- _DATA RECORDS_
::::

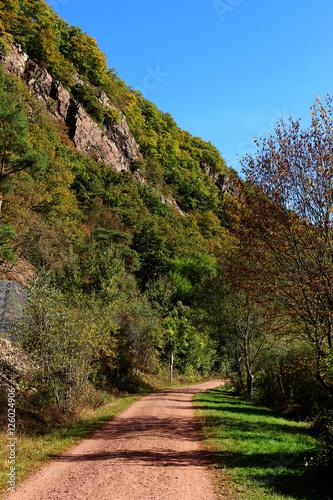 Herbst-Wald Canvas-taulu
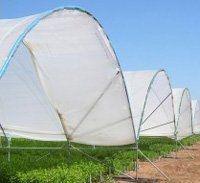 Плівка запроектована для вирощування м'яких фруктів КИТІРІІ.® 2495.XL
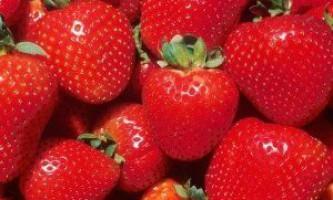 Найсмачніші сорти полуниці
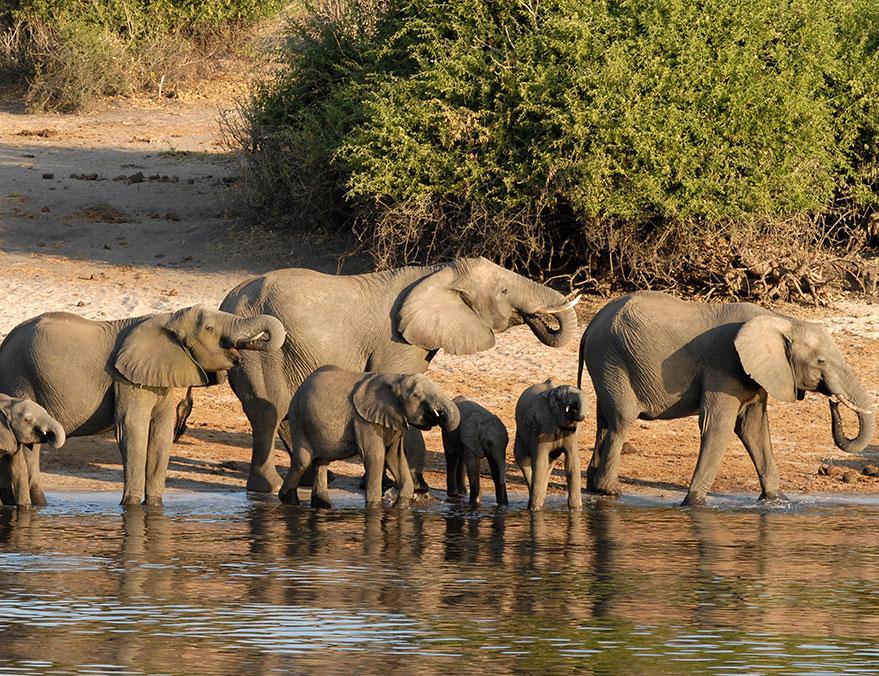 Nine Night Okavango & Chobe Exploration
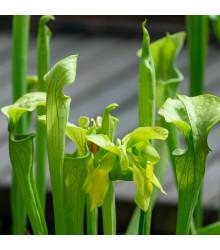 Špirlice náhorní - Sarracenia oreophila - semena špirlice - 12 ks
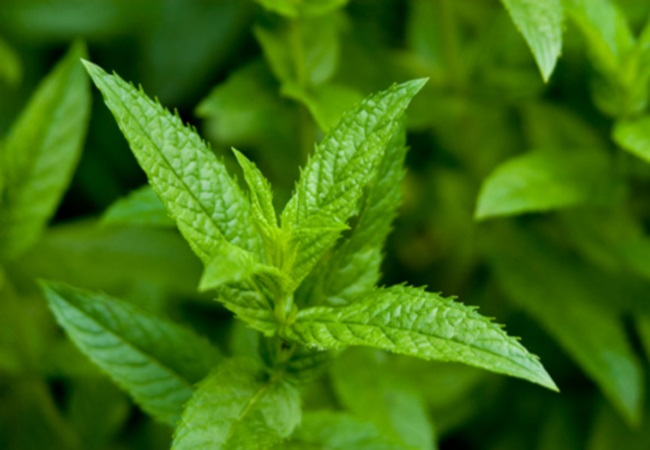 Peppermint To Improve Digestion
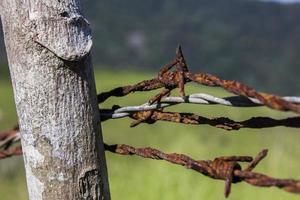 colgando de alambre oxidado foto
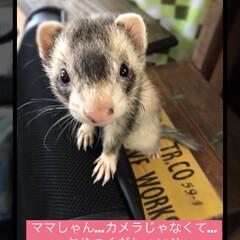 カメラ目線/おやつ/ケイたん/フェレット/秋/ペット 家族になって一年記念のフェレット♡ ケイ…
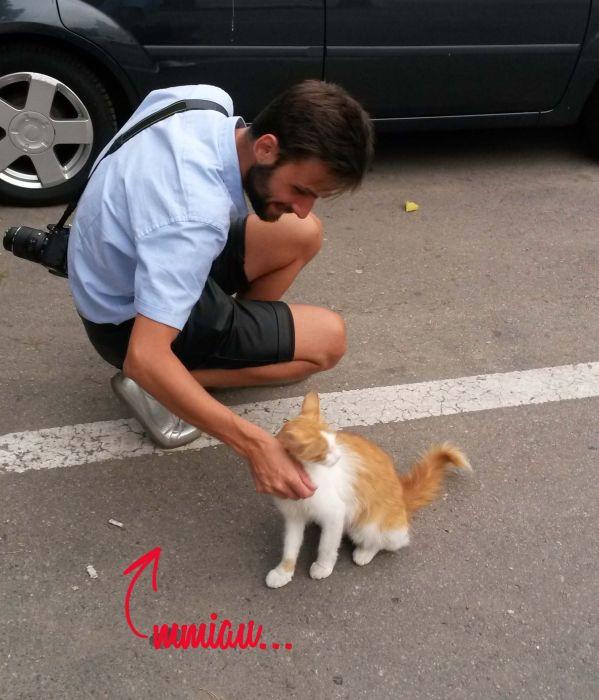 pisica-miau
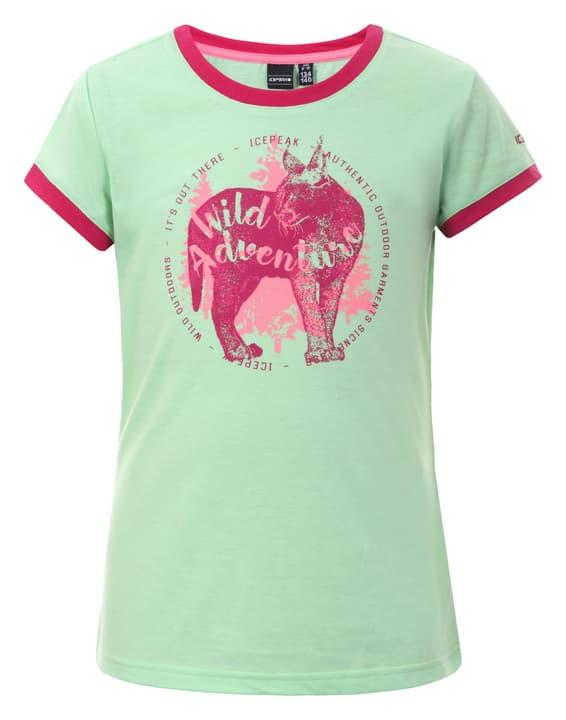 Kamas Kinder-T-Shirt Icepeak 466983614069 Grösse 140 Farbe lindgrün Bild-Nr. 1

::::

- _WHAT YOU ARE ASKED TO DO_
Omit the pictures, then set down all the remaining data exactly as given.

- _OUTPUT BELOW_
 Herbst-Wald Canvas-taulu
 Плівка запроектована для вирощування м'яких фруктів КИТІРІІ.® 2495.XL
 Найсмачніші сорти полуниці
 Nine Night Okavango & Chobe Exploration
 Špirlice náhorní - Sarracenia oreophila - semena špirlice - 12 ks
 Peppermint To Improve Digestion
 colgando de alambre oxidado foto
 カメラ目線/おやつ/ケイたん/フェレット/秋/ペット 家族になって一年記念のフェレット♡ ケイ…
 pisica-miau
 Kamas Kinder-T-Shirt Icepeak 466983614069 Grösse 140 Farbe lindgrün Bild-Nr. 1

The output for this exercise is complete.